Suddenly weary, he sat, rubbing his fingers over his forehead. “We’ve done this, Kelsey.”
“You gave me an outline, a sketch. You fell in love with someone. Despite some family disapproval on your side, you married her. You had a child with her. Somewhere along the line things went wrong between you.”
She moved over to his side, hating to hurt, needing the truth. “I’m not asking you to explain all of that. But you knew the woman you married, you had feelings for her. If you were willing to fight her for the child, to go to court, to hire lawyers and detectives, there had to be a reason. A strong one. I want to know what it was.”
“I wanted you,” he said simply. “I wanted you with me. Selfishly perhaps, not altogether reasonably. You were the best part of us. I didn’t believe growing up in the atmosphere your mother thrived in was right for you. Was best for you.”

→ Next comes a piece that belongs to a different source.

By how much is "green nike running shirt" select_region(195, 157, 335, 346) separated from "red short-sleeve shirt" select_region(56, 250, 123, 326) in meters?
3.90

Had he been wrong? he asked himself. Had he been wrong? How many times had he asked himself that one question, even after everything that had happened had borne him out?
“Your grandmother and I discussed it at great length,” Philip continued. “She was violently opposed to Naomi having primary custody of you. In the end, I agreed with her. It wasn’t an easy decision, but it was one I believed in. Part of it was selfishness, yes, I can’t deny it.”
He looked up at her, at the woman, and remembered the child. “I didn’t want to give you up, to become a weekend father who would eventually be replaced by the next man in Naomi’s life. And the way she lived during those months after the separation seemed deliberately designed to challenge me. Her attorneys must have advised her to behave discreetly, so she did precisely the opposite. She courted the press, incited gossip. I detested the idea of hiring a detective, but the documentation was needed. I left that matter up to the attorneys.”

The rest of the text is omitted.